DATASET CONTENT:
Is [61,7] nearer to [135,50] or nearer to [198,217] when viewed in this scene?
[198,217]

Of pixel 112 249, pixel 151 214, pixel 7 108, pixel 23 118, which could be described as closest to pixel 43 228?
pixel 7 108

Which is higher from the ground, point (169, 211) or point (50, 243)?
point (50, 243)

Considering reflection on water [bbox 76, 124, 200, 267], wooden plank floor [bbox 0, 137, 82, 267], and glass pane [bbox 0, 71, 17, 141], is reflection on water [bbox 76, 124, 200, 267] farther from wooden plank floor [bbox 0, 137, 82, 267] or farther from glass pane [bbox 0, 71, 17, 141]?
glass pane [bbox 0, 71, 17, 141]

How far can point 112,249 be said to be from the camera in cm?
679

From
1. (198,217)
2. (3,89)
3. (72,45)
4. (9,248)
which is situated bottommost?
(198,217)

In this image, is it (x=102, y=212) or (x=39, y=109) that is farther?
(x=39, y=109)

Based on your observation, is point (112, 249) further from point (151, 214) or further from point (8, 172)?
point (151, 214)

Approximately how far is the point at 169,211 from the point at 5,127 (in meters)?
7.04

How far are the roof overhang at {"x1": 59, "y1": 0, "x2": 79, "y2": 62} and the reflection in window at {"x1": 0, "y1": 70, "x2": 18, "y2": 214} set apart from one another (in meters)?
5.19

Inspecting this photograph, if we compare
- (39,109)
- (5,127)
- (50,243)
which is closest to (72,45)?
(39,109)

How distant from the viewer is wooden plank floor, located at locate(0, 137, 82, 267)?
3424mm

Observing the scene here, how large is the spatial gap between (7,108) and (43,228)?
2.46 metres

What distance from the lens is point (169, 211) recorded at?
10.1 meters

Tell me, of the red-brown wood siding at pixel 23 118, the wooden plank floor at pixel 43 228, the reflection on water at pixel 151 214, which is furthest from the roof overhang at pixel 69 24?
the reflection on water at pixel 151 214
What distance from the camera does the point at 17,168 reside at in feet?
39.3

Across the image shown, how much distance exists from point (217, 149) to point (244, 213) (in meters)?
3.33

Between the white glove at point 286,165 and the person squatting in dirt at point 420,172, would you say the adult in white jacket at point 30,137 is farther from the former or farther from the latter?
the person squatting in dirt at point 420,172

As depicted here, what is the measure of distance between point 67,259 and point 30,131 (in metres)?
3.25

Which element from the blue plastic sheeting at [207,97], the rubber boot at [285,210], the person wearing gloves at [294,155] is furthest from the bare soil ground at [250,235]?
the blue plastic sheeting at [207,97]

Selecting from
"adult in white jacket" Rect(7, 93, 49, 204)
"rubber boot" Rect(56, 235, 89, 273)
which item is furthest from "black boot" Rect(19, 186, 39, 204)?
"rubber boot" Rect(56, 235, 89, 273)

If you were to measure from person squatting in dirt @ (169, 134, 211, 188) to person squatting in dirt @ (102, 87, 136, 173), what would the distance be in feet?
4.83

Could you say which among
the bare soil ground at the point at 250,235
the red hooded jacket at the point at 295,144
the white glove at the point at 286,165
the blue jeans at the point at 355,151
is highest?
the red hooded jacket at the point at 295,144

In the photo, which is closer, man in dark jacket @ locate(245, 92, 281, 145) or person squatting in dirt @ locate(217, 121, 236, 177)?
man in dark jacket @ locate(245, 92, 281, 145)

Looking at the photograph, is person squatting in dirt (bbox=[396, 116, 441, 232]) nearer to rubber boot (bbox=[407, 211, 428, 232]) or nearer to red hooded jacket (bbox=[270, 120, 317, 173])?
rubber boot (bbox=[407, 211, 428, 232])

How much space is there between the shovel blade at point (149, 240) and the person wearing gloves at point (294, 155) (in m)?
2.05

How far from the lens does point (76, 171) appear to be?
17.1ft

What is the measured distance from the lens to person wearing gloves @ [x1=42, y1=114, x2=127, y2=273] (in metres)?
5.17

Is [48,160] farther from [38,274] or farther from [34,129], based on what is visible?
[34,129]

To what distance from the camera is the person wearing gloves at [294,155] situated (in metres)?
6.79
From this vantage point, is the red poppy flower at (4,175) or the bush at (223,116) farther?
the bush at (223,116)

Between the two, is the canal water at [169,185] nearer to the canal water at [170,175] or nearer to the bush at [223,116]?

DIRECTION: Copy the lines verbatim, beginning at the line that contains "From this vantage" and ending with the last line of the records.

WRITTEN REPLY:
From this vantage point, is the red poppy flower at (4,175) or the bush at (223,116) farther?
the bush at (223,116)

Between the two, is the canal water at [169,185] nearer to the canal water at [170,175] or nearer to the bush at [223,116]?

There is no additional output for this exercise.